Hey! I should have written this post earlier, and if I had more time I'd dive into a more thorough explanation of some instructions. But I've worked a bunch on Bleep, my piano-roll music maker for the Game Boy.
This week I made several optimizations to the map viewer in Bleep so that everything can run at 60FPS on the original GB. It does a lot of updates in a single frame, and it got to the point I ran out of obvious stuff to clean up. But I managed to do it somehow over the course of a few nights.
A lot of it was unrolling some loops at the expense of code size. The cost of incrementing values and branching to do loops can be expensive, and when the range of the data being iterated is known and reasonably small, it can be worth it to unroll.
I also switched various generalized bitshifts to more specific ones that took less cycles. The
swap instruction on the GB is a godsend in some spots, which swaps the high and low nybble of a byte. Often if you have to do large bit shifts, it's faster to swap for part of it and then mask off unwanted bits. This especially pays off when doing shifts over 16-bit values.
Aside from that, there was some code that was just accessing memory in suboptimal patterns. The Game Boy's CPU doesn't have nice instructions for indexing memory, and reading absolute locations in memory is slower than using indirected register pairs. Accessing data sequentially with the ld [hl+], a / ld [hl-], a / ld a, [hl+] / ld a, [hl-] instructions is useful. Other times, it might be needed to align data to 256-byte boundaries, so only the low register of the address needs to be changed. There's also the high RAM in the GB, from 0xFF80 .. 0xFFFE, which can save you a couple cycles compared to other memory areas, so it's useful for temporary variables that don't fit in registers and would be wasteful to shuffle around in the stack. I moved stuff around to save cycles while still not compromising too much on the readability.
Those are probably the biggest ones.
As a result of all this work, editing is way smoother, and scrolling around the pianoroll on diagonals will correctly. The CPU usage for the frame when scrolling diagonally (which is one row of tiles, one column of tiles, a status bar to update, some sprites that are redrawn every frame) amounts to about 99% usage on the original GB, but it works! If this were for a game instead of music software, it could get away with a lot less frequent screen updates than this, and it'd have less things to update.
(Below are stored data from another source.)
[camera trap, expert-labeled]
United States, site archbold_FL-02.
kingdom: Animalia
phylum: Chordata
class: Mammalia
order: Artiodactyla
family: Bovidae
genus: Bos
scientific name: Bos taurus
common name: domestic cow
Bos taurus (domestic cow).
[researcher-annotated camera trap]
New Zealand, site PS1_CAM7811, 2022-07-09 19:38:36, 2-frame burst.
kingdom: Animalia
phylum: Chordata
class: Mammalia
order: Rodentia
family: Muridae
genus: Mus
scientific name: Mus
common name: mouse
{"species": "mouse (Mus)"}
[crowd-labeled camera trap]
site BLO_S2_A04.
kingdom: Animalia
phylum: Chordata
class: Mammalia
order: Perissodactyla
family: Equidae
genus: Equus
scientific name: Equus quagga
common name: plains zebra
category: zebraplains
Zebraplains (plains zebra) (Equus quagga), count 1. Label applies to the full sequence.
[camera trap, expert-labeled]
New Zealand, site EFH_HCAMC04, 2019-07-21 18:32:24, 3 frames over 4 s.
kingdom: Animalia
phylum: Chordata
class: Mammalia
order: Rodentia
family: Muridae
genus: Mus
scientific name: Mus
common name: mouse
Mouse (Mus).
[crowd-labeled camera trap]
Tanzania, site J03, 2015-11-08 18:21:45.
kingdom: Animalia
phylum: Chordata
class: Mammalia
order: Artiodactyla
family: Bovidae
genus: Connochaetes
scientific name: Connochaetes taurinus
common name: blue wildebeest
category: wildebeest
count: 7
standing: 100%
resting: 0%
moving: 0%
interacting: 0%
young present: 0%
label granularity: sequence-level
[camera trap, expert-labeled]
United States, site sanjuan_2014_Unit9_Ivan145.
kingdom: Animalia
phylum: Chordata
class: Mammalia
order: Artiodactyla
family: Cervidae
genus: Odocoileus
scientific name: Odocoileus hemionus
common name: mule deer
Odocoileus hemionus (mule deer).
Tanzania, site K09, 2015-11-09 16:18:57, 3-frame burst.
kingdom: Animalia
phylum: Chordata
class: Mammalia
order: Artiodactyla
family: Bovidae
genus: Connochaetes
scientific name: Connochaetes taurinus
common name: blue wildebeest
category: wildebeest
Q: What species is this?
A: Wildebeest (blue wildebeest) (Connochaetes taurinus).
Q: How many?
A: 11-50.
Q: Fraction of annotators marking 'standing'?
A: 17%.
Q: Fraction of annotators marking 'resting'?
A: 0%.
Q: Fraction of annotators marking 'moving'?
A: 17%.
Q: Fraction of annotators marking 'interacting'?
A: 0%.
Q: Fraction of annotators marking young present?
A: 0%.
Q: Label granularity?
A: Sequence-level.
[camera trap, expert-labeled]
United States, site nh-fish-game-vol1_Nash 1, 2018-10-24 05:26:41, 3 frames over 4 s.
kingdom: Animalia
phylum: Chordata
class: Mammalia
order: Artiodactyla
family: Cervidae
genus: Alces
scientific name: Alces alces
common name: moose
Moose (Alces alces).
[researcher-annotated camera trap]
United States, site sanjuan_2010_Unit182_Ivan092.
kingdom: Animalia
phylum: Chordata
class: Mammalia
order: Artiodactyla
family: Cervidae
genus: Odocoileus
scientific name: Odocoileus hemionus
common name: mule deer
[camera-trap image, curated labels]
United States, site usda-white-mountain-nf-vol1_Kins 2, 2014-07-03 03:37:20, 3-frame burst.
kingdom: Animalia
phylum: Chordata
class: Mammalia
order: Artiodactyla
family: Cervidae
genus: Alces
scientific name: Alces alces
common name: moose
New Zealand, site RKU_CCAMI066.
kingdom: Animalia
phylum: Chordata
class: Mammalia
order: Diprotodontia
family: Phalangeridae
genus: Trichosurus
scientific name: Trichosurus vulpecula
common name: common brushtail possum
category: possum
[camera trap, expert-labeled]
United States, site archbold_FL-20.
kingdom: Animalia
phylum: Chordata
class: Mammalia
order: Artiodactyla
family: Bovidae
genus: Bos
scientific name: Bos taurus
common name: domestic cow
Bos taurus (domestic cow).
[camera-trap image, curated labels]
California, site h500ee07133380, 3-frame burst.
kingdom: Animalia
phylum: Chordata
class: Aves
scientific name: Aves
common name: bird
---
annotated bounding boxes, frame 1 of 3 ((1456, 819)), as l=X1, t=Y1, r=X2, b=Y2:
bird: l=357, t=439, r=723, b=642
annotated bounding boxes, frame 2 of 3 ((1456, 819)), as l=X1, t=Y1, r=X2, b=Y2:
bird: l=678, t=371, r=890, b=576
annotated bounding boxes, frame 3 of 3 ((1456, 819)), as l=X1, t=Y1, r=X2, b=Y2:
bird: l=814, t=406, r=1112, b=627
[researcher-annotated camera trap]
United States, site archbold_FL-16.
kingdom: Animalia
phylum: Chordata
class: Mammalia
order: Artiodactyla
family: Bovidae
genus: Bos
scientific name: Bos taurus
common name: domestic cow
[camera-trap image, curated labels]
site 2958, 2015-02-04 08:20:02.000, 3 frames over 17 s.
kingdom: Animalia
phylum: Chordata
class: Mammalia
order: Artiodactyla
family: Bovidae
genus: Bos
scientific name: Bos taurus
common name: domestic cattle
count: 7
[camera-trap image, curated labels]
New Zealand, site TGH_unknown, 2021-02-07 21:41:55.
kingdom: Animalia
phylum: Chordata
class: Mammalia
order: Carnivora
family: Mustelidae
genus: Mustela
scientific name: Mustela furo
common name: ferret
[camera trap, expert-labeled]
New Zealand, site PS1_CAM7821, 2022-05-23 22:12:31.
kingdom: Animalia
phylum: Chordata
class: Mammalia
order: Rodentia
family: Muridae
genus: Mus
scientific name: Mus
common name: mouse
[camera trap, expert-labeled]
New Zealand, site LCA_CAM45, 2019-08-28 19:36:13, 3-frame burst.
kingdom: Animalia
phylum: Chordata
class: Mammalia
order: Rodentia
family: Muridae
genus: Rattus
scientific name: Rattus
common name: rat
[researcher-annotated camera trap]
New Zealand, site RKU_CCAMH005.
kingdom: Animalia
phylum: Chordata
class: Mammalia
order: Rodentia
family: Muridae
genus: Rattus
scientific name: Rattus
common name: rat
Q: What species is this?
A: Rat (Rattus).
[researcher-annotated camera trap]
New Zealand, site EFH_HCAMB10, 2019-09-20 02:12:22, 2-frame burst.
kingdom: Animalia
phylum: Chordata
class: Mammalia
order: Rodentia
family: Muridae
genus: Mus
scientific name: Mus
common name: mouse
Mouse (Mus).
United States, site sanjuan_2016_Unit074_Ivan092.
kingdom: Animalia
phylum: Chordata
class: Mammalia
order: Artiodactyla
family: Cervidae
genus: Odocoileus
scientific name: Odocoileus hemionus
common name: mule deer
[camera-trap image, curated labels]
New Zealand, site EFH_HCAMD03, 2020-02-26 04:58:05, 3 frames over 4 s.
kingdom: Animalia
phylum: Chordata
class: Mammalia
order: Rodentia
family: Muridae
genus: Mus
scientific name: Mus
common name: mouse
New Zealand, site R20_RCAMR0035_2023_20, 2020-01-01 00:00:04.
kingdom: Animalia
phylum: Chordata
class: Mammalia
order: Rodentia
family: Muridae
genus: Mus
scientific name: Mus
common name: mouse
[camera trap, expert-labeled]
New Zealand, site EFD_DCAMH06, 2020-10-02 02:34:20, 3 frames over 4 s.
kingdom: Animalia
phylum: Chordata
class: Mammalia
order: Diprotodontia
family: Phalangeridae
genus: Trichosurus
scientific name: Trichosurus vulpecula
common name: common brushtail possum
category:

If I had more time I'd love to do a more thorough explanation of some stuff, but I'll probably save that for a follow-up post some that explains some different optimization tricks that Bleep employs to keep things running quickly.
It's worth noting that all of these optimizations were only necessary for an original GB, the Game Boy Color has a double speed mode, which is more than enough time to process everything. Also, the Game Boy version was still usable, but certain tasks would take 2 frames instead of 1 to complete, and it felt a bit choppy. Not anymore!
And now that the optimizations were out of the way, I got back into implementing the improved music engine of Bleep.
The music engine has been undergoing some major changes. Each instrument can have custom tables that control the pitch and waveform of the sound during play. These are sorta similar to FamiTracker's method of specifying instruments, where you can specify a small table of values, with possible loop points, that affect different aspects of the sound. In Bleep, there are three pitch effects you apply to your instruments: pitch slides (offsets in frequency counter units), arpeggios (offsets in semitones from a root note) and absolute notes (absolute piano key numberings of notes).There's also two secondary table effects that can be done: waveform switching and panning.
Here's some samples I recorded of some basic instrument effect usage:
I'm still working out some final pieces of the instrument engine and fixing some bugs, but it's getting closer to being finished! Once it's done I just need to build menus on top, and there's a fully fledged instrument system with 64 unique instruments, 64 tables of up to 16 values, and 64 custom 16-sample 4-bit waveforms.